Goals =>
(a) In the forum thread, where is the speaker for the Whelen airhorn/PA located?
(b) Select each line of the listing that contains the string "options".

I took out the plastic panel that was there and used the same screw holes on the bottom and inside on the top. I took a utility knife with a new blade and trimmed a little on the sides to get it to fit. putting it in is a 2 person job.


----------



## [email protected] NJ (Oct 6, 2011)

move it;1437447 said:


> I put this in about 2 years ago. It might be a little overkill but it does everything but wash the truck.


Haha that's super cool. You can now yell at all the cars and people that get in your way while plowing. Thumbs Up


----------



## GMD1984 (Jan 19, 2009)

move it;1437447 said:


> I put this in about 2 years ago. It might be a little overkill but it does everything but wash the truck.


i will need the one that washes the truck !!!!!!


----------



## move it (Jan 6, 2010)

*in dash control*

The mic goes to a whelen 100 watt electronic airhorn/pa. amp and speaker. speaker is behind the front grill.


----------



## alldayrj (Feb 28, 2010)

headunit with backup camera








very nice when hitching up








plow control is a BOSS joystick, nothin to show


----------



## snowking11 (Jan 23, 2012)

mcwlandscaping;1436817 said:


> Man would all that stuff irritate me to the point of insanity! LOL looks neat though. How do you like your stream-light mounted next to your right leg? Any issues? I just mounted a friends in the same spot on his 04 2500HD


No problems with the streamlight there. I am a pretty big guy and havent had issues.


----------



## THEGOLDPRO (Jun 18, 2006)

lol some of you guys are wayyyy over kill with your setups.

This is what all 3 trucks look like of mine.
first switch is the whelen lightbar, second switch is the leds on the backrack, and 3rd switch is backup lights.


----------



## GMD1984 (Jan 19, 2009)

more stuff the better !!!!!!lol


----------



## THEGOLDPRO (Jun 18, 2006)

GMD1984;1441074 said:


> more stuff the better !!!!!!lol


I have to disagree with you here. Most people on here are way over the top, they have more lights and switches then the state cops do. People get nutty with lights for no reason, We call them whackers in my area. Bunch of posers who wish they did more then plow snow.

I always laugh when i see them rolling down the road from driveway to driveway looking like a x-mas tree.


----------



## RJ lindblom (Sep 21, 2006)

GMD1984;1441074 said:


> more stuff the better !!!!!!lol


no it is not. If you go have all sorts of stuff there is more to break, there is more distractions to cause crashes.

Also a truck is like woman. The less you have on it the more interesting it is.


----------



## AllOutLandscape (Oct 30, 2007)

Haters.....


----------



## <Benchmark> (Jan 22, 2012)

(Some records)
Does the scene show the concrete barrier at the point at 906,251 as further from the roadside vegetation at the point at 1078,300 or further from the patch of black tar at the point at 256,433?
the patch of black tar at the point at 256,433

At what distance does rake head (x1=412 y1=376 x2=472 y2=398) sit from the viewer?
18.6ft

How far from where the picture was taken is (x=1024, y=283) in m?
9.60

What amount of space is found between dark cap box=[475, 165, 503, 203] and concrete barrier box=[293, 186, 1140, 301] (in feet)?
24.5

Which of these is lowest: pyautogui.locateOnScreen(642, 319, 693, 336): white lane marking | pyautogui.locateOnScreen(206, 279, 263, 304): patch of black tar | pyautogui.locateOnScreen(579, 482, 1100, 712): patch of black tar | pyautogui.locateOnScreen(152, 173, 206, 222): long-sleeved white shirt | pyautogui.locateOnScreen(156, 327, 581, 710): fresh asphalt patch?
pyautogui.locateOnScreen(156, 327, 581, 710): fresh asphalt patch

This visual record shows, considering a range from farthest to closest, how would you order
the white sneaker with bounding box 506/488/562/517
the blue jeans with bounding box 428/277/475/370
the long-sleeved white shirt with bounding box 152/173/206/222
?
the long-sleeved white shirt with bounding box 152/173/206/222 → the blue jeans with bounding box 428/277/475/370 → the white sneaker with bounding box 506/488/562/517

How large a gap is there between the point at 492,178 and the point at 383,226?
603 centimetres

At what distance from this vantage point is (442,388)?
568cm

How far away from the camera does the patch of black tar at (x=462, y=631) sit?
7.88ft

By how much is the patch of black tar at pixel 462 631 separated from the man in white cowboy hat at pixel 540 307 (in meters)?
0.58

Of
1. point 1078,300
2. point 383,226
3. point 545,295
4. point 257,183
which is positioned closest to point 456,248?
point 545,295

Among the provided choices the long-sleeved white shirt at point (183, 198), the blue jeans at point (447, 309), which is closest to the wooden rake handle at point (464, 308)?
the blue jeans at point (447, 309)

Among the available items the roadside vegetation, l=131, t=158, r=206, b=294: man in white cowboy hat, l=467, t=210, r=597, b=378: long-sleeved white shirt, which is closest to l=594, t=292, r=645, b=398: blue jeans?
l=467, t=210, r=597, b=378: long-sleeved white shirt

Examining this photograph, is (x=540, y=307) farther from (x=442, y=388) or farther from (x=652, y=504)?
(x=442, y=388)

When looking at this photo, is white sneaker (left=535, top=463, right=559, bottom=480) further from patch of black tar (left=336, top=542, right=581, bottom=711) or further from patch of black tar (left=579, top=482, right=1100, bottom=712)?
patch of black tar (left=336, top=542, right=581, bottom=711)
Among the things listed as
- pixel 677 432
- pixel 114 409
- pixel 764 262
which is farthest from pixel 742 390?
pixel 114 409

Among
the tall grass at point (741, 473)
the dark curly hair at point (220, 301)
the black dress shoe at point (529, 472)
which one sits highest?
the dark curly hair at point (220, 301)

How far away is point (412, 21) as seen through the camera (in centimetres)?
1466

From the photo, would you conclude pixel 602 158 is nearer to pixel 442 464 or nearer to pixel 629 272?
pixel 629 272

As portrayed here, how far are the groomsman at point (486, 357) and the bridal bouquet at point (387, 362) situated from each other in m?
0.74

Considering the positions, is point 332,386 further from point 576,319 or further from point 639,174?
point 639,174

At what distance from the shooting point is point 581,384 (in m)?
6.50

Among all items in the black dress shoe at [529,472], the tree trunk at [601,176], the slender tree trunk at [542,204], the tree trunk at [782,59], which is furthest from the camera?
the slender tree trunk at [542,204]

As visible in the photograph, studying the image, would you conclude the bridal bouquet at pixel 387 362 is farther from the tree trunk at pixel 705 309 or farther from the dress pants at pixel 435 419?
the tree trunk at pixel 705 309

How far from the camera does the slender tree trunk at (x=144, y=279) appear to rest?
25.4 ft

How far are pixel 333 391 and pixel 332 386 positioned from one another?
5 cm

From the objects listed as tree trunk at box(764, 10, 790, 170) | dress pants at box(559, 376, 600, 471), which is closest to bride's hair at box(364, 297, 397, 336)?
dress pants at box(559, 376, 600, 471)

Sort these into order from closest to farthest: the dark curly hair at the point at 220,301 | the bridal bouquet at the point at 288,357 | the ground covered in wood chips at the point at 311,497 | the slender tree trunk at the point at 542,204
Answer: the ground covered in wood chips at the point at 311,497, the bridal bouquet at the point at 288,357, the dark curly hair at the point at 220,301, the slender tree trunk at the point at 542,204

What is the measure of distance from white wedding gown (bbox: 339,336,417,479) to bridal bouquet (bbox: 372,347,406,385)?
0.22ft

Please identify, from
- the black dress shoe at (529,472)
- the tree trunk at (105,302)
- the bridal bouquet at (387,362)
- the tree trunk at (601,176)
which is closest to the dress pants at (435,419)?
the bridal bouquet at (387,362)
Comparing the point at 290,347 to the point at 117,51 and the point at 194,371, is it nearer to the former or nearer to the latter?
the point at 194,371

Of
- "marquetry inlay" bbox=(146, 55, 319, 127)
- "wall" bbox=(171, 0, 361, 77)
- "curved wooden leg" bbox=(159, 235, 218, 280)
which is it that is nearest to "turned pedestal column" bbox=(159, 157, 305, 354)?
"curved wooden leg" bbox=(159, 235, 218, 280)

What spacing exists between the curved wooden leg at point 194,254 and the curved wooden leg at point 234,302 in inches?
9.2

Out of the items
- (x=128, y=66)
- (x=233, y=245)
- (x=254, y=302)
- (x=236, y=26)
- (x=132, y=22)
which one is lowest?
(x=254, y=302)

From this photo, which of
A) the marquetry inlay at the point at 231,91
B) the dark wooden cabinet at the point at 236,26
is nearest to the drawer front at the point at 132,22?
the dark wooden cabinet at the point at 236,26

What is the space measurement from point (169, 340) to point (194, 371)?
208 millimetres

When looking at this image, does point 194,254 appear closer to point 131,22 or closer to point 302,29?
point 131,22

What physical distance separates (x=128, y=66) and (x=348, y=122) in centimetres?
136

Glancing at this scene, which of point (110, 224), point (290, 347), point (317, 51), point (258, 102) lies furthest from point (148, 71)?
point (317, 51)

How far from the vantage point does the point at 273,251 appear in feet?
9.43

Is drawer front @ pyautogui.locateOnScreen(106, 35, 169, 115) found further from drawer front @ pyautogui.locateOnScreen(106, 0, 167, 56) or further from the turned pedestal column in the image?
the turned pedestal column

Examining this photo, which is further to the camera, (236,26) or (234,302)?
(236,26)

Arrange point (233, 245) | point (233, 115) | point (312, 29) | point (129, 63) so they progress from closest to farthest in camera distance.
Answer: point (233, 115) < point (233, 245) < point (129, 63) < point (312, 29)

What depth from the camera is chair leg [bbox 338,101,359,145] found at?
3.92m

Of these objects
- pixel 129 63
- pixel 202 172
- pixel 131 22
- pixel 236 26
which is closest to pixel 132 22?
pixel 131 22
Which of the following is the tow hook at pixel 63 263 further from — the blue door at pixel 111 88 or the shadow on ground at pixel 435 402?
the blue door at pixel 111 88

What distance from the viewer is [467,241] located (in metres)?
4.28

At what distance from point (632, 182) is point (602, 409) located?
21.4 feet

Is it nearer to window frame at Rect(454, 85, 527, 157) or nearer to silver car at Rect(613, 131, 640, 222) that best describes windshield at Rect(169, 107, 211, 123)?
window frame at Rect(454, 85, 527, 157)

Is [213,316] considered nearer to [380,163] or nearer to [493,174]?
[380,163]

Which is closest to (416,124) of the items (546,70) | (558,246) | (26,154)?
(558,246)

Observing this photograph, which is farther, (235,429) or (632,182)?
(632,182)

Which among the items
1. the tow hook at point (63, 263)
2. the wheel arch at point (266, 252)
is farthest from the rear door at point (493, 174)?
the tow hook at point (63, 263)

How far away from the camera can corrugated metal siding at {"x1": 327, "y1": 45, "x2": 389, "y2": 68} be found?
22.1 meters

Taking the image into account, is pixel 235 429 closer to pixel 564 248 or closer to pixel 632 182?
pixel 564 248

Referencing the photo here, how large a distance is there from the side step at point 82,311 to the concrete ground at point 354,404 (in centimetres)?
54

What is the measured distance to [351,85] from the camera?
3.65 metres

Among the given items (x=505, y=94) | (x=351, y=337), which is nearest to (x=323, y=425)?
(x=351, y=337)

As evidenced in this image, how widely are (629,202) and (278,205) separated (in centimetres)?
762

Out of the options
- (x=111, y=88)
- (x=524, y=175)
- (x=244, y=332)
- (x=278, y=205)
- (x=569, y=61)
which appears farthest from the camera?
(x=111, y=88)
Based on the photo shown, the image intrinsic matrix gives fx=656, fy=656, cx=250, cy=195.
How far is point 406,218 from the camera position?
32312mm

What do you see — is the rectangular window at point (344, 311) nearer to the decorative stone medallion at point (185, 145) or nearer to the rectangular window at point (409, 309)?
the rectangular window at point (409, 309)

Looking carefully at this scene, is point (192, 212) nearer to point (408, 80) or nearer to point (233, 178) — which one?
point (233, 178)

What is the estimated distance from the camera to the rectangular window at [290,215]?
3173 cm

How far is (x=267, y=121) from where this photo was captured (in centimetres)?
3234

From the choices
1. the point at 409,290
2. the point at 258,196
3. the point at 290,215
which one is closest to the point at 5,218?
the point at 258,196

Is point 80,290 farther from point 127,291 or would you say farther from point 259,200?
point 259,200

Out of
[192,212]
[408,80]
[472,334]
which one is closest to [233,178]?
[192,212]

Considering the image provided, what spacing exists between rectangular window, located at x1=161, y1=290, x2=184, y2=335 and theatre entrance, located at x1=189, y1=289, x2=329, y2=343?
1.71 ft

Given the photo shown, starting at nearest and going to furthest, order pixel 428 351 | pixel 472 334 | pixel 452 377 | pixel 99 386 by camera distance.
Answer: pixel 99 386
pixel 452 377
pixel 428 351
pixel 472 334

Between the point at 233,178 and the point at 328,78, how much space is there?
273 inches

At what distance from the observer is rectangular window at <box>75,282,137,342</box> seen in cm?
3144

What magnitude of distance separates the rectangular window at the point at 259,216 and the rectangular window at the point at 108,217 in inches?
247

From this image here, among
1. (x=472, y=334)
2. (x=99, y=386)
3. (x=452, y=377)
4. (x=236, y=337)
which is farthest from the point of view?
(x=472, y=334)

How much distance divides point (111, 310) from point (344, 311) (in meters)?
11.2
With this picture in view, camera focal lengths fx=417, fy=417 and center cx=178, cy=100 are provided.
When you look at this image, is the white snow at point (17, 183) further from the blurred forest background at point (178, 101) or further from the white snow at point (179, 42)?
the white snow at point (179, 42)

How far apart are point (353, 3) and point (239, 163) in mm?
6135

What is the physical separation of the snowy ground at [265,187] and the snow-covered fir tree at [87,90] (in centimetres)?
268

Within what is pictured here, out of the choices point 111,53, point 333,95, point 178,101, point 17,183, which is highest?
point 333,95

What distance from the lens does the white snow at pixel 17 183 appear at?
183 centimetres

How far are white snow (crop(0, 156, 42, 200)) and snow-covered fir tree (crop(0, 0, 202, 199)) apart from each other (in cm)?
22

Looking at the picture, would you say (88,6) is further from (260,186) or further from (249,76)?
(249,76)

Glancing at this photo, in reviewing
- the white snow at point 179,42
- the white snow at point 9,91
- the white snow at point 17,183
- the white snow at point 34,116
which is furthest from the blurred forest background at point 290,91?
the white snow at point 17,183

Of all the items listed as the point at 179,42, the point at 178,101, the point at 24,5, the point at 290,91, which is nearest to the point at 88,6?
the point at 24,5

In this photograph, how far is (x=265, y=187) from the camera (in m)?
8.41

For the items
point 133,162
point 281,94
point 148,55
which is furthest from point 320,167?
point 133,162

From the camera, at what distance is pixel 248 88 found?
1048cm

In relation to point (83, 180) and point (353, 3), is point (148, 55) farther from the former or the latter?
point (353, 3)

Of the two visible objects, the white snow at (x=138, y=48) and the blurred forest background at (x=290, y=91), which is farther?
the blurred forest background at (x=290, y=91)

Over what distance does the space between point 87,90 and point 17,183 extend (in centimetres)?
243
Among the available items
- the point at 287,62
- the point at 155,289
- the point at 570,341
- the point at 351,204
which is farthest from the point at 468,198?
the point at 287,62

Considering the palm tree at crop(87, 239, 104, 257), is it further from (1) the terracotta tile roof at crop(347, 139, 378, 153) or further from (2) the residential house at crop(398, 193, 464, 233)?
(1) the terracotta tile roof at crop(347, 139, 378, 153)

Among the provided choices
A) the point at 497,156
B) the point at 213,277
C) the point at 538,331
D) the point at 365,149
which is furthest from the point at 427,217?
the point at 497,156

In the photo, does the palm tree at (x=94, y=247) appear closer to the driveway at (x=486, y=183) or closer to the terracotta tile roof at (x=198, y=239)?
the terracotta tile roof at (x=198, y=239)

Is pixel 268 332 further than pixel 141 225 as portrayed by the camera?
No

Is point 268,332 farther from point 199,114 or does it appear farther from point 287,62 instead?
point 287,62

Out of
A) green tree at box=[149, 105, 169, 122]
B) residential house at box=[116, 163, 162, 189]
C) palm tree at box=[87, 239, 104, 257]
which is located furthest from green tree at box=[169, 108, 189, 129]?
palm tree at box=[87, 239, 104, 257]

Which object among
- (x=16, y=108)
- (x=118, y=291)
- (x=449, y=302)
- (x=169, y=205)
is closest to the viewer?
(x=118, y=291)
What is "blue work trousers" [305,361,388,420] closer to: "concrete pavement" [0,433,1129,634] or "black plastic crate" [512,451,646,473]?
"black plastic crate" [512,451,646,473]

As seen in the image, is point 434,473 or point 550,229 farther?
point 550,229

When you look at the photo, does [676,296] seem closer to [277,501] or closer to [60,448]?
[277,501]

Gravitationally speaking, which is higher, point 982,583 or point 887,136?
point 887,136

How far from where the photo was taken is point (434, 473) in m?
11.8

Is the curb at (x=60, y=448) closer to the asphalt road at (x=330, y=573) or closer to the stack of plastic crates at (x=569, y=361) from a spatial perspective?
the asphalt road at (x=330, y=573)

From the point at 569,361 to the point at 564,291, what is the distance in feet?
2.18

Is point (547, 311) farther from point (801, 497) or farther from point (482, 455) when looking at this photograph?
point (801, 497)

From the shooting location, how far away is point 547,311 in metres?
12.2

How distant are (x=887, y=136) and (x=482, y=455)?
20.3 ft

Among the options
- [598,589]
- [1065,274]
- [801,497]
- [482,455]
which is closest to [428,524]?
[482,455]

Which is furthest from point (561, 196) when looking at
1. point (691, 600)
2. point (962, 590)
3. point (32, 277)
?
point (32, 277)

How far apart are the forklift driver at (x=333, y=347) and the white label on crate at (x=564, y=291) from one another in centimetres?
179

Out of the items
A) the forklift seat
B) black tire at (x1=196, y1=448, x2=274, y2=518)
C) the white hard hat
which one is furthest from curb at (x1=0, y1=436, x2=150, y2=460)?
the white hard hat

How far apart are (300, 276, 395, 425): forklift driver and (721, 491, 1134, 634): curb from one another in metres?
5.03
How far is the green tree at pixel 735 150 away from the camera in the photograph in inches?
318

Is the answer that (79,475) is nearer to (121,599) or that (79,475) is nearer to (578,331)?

Solutions in order =>
(a) Behind the front grill.

(b)
Out of the options
Among the options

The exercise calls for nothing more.